J’écume décidément des univers que je ne lis pas beaucoup d’habitude. Cette fois, grâce au salon du livre éphémère, je me suis plongée dans une histoire de science fiction qui s’adresse plutôt à un public grands ados/jeunes adultes.. 

Sophie et Clara, deux IA, découvrent par hasard leur inhumanité. Mais qu’est-ce qu’être humain dans un monde où il n’y a quasiment plus de vrais humains ? Comment se sauver de ce cycle et comment sauver ce qu’il reste de faune, de flore et d’êtres humains ? La conséquence de cette découverte les emmènera dans une épopée autour du monde, pour sauver l’humanité. Pour y arriver, elles devront trouver des alliés et se méfier de ceux qui se battent pour maintenir le système existant en place, quel qu’en soit le prix..

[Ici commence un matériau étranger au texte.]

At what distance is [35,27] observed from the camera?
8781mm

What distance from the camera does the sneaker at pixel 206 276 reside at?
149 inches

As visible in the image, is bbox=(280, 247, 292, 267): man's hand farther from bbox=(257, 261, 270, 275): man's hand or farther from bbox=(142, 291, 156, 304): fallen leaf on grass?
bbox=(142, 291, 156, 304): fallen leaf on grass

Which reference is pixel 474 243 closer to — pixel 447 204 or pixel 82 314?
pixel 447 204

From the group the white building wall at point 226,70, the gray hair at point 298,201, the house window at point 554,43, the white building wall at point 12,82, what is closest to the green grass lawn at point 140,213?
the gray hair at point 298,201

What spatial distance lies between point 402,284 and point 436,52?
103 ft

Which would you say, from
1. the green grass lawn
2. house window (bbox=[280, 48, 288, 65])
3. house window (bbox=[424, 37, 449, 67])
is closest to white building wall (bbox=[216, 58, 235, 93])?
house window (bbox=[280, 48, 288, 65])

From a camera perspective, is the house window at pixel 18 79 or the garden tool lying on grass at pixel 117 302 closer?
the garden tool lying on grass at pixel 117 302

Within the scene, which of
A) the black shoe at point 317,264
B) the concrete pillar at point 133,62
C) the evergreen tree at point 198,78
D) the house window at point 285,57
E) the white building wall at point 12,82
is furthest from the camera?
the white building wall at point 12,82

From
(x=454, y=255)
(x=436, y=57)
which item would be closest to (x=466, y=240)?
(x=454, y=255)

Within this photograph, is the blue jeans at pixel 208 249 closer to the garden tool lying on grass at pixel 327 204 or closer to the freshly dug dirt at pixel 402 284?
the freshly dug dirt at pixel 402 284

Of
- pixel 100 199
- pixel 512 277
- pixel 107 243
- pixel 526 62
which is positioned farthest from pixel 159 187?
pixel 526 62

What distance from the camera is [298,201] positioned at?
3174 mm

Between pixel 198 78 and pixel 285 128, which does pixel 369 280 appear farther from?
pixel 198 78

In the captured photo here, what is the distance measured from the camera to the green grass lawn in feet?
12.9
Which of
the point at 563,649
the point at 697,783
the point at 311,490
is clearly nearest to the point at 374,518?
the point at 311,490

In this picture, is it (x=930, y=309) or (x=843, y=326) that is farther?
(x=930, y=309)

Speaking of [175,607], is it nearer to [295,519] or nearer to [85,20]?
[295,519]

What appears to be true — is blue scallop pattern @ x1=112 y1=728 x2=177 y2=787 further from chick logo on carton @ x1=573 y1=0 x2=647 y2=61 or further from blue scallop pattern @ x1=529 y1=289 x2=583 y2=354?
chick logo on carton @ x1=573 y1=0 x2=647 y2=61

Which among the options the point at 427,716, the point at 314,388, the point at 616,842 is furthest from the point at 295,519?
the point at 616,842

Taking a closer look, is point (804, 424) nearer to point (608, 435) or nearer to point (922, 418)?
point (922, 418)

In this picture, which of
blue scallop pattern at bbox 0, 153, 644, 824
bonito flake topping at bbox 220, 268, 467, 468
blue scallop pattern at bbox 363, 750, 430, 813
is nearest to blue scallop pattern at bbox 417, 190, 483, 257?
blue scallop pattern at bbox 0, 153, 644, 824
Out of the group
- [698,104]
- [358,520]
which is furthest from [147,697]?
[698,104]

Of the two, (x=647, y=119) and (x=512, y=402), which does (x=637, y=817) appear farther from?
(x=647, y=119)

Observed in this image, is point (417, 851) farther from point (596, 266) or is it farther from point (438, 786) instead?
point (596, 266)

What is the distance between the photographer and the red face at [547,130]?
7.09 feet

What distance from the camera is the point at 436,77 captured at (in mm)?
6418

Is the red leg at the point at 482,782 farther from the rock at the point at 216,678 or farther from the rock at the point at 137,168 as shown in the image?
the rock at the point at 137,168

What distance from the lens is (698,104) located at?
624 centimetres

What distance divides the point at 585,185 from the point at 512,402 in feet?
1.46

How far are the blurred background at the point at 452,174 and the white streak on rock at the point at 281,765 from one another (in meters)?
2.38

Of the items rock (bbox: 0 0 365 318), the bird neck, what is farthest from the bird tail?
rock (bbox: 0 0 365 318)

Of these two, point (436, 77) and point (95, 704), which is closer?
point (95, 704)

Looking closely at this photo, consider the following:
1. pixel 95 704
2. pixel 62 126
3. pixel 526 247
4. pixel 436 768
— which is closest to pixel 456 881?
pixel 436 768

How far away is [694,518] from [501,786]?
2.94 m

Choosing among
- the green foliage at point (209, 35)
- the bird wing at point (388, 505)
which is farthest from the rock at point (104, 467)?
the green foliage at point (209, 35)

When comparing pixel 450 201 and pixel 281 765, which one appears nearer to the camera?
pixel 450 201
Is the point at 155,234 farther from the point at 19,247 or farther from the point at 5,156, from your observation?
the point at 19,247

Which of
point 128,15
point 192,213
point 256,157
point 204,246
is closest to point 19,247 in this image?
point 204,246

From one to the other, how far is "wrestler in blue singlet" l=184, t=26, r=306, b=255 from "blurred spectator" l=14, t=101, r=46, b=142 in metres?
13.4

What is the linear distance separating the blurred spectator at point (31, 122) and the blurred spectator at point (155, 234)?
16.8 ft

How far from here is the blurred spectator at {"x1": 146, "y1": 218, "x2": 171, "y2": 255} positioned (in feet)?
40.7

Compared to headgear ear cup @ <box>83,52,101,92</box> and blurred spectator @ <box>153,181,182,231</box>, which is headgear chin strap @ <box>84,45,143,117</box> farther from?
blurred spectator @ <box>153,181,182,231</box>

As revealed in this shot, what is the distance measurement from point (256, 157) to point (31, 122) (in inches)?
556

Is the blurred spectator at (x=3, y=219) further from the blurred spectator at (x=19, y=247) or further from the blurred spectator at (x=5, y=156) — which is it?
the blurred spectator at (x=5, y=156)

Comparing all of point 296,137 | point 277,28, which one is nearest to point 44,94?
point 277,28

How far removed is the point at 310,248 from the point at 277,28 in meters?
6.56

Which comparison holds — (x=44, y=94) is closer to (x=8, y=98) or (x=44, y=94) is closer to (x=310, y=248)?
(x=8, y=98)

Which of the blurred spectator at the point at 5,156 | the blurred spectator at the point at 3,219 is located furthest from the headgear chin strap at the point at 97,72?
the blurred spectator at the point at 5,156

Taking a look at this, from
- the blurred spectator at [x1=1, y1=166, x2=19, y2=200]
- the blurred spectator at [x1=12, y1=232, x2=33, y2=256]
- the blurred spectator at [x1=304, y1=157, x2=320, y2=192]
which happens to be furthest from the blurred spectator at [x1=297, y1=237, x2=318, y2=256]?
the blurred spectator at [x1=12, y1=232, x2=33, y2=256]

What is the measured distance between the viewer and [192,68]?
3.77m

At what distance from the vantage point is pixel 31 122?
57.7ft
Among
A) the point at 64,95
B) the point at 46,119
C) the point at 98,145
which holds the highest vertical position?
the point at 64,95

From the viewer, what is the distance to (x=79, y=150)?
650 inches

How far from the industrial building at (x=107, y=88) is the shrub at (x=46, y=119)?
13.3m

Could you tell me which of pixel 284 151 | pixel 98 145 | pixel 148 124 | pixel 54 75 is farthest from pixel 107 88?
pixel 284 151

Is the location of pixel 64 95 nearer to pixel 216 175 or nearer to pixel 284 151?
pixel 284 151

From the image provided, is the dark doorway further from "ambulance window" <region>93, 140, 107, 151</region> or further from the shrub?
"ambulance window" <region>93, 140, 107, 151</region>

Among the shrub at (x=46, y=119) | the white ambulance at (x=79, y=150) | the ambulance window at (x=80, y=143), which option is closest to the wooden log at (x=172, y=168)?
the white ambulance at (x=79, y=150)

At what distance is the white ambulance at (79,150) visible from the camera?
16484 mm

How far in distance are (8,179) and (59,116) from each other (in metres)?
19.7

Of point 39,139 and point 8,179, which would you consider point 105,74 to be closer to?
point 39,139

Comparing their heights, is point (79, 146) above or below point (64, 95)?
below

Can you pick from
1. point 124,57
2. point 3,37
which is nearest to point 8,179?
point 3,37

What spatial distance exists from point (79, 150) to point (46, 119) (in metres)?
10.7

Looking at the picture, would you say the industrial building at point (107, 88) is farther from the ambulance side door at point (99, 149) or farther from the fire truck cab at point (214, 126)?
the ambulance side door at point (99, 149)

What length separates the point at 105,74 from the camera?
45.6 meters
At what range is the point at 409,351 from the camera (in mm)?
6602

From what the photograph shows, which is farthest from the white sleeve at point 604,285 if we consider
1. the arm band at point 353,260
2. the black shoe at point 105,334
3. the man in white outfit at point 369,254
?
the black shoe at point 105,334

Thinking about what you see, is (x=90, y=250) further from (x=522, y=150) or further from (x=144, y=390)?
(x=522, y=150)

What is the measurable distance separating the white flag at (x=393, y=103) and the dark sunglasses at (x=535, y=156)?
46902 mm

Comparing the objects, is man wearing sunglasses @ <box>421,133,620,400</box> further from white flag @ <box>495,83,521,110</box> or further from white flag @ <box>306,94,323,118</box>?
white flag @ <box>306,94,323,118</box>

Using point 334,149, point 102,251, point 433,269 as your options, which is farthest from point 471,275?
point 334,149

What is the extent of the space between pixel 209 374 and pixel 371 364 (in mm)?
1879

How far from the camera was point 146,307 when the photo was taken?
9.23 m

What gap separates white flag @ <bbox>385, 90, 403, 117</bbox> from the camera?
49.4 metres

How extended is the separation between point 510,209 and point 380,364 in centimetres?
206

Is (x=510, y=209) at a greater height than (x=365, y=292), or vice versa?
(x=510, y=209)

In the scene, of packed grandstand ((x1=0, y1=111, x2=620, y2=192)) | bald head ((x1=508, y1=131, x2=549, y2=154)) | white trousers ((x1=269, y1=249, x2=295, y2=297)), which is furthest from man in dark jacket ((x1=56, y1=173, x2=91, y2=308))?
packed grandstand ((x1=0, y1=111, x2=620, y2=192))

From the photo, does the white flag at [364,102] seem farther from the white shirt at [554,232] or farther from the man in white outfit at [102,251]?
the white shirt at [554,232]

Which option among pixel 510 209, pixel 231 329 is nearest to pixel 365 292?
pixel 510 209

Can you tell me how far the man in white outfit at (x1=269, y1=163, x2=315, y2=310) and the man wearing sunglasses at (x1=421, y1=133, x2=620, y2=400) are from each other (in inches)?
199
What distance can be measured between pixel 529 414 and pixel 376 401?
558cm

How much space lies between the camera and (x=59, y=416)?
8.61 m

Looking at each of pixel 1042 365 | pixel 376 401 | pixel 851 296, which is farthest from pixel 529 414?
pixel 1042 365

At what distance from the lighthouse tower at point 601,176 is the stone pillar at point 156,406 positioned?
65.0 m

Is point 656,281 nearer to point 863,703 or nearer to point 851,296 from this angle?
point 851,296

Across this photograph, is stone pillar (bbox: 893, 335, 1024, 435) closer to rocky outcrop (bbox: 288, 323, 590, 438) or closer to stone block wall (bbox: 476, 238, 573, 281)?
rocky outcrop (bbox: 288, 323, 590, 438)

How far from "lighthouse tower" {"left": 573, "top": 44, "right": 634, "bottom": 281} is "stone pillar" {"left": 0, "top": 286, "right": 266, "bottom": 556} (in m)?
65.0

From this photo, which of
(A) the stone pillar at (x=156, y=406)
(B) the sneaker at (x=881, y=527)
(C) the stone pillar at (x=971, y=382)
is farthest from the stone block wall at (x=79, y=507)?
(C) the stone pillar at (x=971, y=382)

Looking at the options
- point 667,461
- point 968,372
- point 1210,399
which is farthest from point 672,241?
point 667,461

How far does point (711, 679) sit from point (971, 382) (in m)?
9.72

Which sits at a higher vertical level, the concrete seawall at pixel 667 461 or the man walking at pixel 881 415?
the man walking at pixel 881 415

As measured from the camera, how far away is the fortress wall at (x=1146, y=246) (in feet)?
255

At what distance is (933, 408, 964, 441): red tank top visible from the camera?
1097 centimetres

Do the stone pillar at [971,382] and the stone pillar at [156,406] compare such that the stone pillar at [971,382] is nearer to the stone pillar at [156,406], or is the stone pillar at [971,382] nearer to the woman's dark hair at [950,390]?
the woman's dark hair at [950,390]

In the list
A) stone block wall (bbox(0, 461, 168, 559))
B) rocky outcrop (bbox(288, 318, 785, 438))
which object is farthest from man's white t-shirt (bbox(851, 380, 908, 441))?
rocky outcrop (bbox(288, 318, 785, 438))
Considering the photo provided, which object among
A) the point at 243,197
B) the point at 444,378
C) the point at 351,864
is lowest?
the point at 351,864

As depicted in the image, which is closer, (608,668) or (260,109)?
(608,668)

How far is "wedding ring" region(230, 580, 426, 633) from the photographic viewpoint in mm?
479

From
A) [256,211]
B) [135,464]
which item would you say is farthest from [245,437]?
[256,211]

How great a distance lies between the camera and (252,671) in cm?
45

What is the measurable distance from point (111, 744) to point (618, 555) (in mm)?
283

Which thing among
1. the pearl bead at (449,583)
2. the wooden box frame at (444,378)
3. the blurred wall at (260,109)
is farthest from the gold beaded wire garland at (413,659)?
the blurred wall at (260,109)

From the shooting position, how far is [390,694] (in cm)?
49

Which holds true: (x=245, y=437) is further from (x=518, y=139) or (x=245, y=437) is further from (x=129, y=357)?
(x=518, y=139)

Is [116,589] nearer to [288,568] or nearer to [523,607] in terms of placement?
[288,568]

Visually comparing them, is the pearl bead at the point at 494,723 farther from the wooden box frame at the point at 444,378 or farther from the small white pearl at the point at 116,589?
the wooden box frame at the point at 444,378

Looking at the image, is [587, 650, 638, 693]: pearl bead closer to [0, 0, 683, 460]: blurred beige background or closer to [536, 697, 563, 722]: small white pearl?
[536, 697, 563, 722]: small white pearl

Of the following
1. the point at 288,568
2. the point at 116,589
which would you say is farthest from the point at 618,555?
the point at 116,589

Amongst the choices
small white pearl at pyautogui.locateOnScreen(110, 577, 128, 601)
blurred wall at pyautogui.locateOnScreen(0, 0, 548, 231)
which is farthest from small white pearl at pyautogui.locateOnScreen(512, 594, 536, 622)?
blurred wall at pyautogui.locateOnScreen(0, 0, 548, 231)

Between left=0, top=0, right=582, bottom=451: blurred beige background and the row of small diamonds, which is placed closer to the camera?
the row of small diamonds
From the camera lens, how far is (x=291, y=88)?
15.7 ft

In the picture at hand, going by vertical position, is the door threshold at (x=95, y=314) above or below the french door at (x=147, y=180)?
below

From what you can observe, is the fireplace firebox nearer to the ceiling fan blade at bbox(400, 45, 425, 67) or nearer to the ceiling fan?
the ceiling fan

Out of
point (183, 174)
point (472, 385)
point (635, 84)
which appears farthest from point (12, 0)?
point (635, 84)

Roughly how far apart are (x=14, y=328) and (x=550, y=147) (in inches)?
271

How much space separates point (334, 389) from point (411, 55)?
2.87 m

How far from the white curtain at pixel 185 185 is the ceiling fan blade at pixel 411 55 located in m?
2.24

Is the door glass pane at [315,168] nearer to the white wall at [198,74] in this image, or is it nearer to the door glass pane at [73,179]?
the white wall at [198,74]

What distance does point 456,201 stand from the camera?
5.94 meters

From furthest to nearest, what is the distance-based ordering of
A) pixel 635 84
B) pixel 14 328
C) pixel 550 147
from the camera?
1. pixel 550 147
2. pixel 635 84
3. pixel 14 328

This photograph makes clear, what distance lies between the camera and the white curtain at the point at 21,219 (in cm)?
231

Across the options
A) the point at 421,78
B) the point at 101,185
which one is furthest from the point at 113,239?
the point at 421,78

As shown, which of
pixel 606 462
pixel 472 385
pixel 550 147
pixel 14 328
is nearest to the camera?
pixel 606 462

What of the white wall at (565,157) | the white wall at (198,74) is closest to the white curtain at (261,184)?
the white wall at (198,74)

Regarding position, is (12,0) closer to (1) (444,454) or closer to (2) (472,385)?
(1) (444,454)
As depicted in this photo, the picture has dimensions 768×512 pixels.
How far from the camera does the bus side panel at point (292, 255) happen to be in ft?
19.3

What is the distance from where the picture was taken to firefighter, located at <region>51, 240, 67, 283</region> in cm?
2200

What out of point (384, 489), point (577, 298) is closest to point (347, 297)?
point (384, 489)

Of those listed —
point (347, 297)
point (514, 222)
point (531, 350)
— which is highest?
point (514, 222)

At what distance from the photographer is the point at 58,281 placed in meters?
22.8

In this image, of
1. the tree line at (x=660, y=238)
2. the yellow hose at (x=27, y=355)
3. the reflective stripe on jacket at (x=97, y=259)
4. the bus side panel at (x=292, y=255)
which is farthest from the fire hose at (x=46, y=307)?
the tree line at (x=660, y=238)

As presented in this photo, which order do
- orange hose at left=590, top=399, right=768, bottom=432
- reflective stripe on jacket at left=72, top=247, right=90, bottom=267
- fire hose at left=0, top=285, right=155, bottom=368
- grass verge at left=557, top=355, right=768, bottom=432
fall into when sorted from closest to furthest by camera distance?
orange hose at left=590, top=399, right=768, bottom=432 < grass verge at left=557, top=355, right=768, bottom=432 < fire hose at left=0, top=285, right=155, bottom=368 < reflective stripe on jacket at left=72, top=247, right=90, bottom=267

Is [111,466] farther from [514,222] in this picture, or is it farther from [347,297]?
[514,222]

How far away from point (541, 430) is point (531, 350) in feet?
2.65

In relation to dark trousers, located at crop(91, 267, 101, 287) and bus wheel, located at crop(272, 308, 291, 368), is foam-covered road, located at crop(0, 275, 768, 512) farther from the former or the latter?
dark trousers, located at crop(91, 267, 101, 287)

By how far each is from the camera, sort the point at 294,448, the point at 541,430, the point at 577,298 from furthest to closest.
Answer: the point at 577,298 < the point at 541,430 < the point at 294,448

Bien écrit et haletant, on espère vraiment que la maman et sa fille réussiront leur mission semée d’embûches et de dangers, mais aussi de belles rencontres. Qui sait ce qu’elles trouveront tout au bout de leur chemin exaltant?

Ambre – Sylvie Grignon (222 pages)

Rencontrée lors du Salon du livre éphémère, Sylvie m’a fait l’honneur de sa confiance en me confiant son dernier né : Ambre. Après Rouge, Blanc, Bleu, Noir et Pourpre elle signe là un nouveau polar au style agréable et fluide qui nous entraîne sans qu’on puisse s’arrêter.

Qui donc a eu l’idée morbide de placer les corps de sept vieillards nus dans les catacombes? Comment et pourquoi? L’équipe aux personnages forts est sympathique et humaine, et ils déplorent tous l’absence de leur patron, dans le coma depuis qu’il a été blessé. Cette enquête aurait été pour lui. D’ailleurs, les messages ne lui sont-ils pas directement adressés?

Dans la crise sanitaire internationale actuelle, où l’on peut douter de ce que les médias nous rabâchent en continu à la télé, remettre complètement en cause la véracité des infos fournies par les Chinois, et par ricochet, de celles que notre propre gouvernement nous distille au milieu de ce chaos, cette histoire s’inscrit complètement dans le contexte délétère du moment.